Can you extend the passage about winning Generation Z clients for financial planning, picking up right after its last sentence?

:: Reading text ::
┌──

An even more important learning about what works in the new digital world is brevity. Remember early social video app Vine? It didn’t allow broadcasts over six seconds. While that specific model may have gone to the wall, it hits on a deeper truth: Generation Z have neither the time nor inclination to listen to your hour-long pitch about the benefits of your business. They do not care about your risk-managed model portfolio, and even less about your discretionary fund manager’s oh-so-clever rebalancing act.

What they care about is immediately understanding a product’s value. So do you have a catchy strapline for your planning business? What is the one message you can deliver that cuts through the noise? And how can you articulate that to the uninitiated?

There is a point to all this. Which is that if we ever want to move to a completely new-look profession, where advisers are paid for their expertise, not their assets, it will only work if we get younger clients on board. All of those predictions about paying an annual retainer to your planner, outside of anything to do with product sales, can sound like a pipedream, or the paid subscription packages some influencers offer – it’s our choice.

└──

:: Dataset excerpt ::

┌──

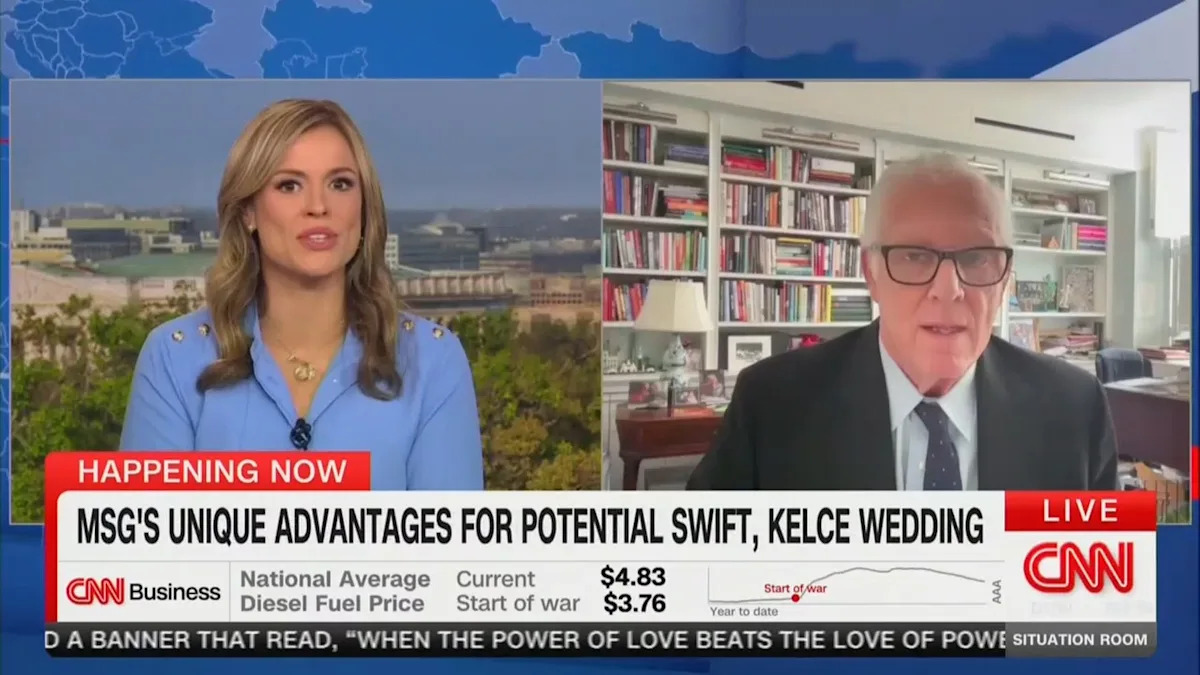 Taylor Swift and Travis Kelce Creating a ‘Hermetically Sealed Environment’ for Their Wedding in the Middle of NYC — Ex-NYPD Honcho Tells CNN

└──

:: Response to the task ::
So what would the equivalent of the premium content that could be unlocked from you as an adviser from such a subscription be? Would you be able to create tiers of such a service, and articulate them succinctly?

Not every adviser can, or should be, a podcast hero, or a TikTok star. But if they don’t learn a thing or two from the people who are, they might miss out on a lucrative stream of future clients.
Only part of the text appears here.